Verder was er niet ver van het keukengebouw een klein huis met het opschrift "Bastei - Atelier", dat diende als verblijfplaats voor een geschoolde fotograaf. Veel van de gasten wilden hun foto mee naar huis nemen als souvenir van de prachtige plek of om hem op te sturen naar hun geliefden die thuis waren gebleven.
Aan de zuidkant van de grote eetzaal nodigde een groot plein begroeid met talrijke oude bomen de gasten uit om bij mooi weer buiten te zitten.

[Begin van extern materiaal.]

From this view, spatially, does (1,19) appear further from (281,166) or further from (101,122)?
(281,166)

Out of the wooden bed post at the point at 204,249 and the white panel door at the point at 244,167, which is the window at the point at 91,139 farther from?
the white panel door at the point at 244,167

In die tijd weerklonken daar enkele uren per dag de mooiste en grappigste deuntjes van een bekwaam muziekkorps.
Talloze verenigingen, clubs en individuele reizigers gaven al de voorkeur aan de Bastei als bestemming voor een excursie, om hier na een vrolijke wandeling in de heerlijke boslucht en de prachtige omgeving aan een goed gevulde tafel te socialiseren. 60 bedden tegen een prijs van 1½ tot 3 mark boden nachtelijk onderdak, en in geval van nood konden 70 reizigers worden ondergebracht.
De aanleg van een hogedrukwaterleiding maakte het mogelijk ook toen al baden in te richten. Bij ongunstig weer zorgde het gebruik van de leeszaal, waarin 14 dagbladen lagen uitgestald en een bibliotheek van 2000 banden beschikbaar was, ervoor dat er geen ruimte was voor verveling.
In de directe omgeving was een vijver, de "Basteiweiher", die de mogelijkheid bood voor gondeltochten.
Als de gasten verdere excursies wilden maken, stonden er uitstekend opgetuigde koetsen tot hun beschikking. Er was ook geen tekort aan goed geïnformeerde gidsen.
Zelfs in die tijd was hier een openbare telefooncentrale, waar men voor de prijs van 25 Pf mondeling contact kon leggen met plaatsen dichterbij en voor de prijs van 1 Mark met plaatsen verder weg. Wat het postverkeer betreft stond de Basteipost toen op de derde plaats, het aantal verzonden briefkaarten bedroeg 70.000 per jaar.